▸ TASK DIRECTIONS: Report each line of the data that includes the word "scientific".

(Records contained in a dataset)
******************************
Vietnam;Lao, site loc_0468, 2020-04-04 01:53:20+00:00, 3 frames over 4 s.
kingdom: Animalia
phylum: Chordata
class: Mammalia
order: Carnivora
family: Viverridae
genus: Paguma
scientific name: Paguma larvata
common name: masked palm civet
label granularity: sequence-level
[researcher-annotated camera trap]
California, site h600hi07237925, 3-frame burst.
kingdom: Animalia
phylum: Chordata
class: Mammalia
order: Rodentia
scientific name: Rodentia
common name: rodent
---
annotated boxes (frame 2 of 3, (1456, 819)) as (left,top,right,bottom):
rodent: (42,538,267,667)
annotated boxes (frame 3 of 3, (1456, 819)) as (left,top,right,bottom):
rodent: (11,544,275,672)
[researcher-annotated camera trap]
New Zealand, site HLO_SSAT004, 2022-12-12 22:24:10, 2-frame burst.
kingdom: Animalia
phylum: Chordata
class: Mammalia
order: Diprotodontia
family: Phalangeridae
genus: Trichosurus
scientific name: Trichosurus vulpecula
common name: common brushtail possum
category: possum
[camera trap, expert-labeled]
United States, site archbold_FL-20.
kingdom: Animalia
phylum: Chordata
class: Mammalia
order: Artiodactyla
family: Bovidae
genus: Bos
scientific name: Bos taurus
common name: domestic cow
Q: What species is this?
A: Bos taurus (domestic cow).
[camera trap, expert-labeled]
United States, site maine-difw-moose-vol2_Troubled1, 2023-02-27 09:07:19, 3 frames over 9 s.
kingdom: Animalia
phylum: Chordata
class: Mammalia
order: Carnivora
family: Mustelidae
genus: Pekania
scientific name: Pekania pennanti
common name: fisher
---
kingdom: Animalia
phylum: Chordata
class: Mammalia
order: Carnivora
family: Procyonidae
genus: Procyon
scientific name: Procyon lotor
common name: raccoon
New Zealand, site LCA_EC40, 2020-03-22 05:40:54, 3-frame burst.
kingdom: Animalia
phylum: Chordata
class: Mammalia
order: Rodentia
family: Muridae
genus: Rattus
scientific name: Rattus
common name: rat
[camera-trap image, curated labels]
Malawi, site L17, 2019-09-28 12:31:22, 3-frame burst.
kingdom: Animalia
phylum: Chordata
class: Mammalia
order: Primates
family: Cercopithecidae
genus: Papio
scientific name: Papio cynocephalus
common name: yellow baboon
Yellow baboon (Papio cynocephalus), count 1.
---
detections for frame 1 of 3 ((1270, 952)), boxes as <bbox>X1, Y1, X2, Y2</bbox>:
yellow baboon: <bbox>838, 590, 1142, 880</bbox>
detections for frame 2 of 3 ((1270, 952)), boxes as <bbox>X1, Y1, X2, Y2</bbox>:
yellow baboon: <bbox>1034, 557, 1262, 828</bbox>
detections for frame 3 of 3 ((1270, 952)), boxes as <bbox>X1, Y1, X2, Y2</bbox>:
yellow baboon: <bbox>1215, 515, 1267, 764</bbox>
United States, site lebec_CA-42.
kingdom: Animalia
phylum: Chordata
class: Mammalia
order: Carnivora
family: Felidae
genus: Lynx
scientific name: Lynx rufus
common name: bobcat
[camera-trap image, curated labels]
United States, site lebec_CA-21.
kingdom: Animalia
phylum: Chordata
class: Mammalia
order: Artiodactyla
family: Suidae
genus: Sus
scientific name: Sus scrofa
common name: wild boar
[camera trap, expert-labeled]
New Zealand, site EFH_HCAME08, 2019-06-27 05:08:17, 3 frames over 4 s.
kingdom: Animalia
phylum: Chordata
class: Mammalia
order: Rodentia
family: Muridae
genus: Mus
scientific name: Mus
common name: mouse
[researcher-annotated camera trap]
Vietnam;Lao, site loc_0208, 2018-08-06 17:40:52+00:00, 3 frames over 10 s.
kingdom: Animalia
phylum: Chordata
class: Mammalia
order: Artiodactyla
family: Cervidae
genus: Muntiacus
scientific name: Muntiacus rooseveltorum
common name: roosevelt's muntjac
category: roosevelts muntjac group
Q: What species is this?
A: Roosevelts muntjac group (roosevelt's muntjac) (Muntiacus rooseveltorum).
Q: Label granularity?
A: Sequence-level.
******************************
▸ RESPONSE TO THIS TASK:
scientific name: Paguma larvata
scientific name: Rodentia
scientific name: Trichosurus vulpecula
scientific name: Bos taurus
scientific name: Pekania pennanti
scientific name: Procyon lotor
scientific name: Rattus
scientific name: Papio cynocephalus
scientific name: Lynx rufus
scientific name: Sus scrofa
scientific name: Mus
scientific name: Muntiacus rooseveltorum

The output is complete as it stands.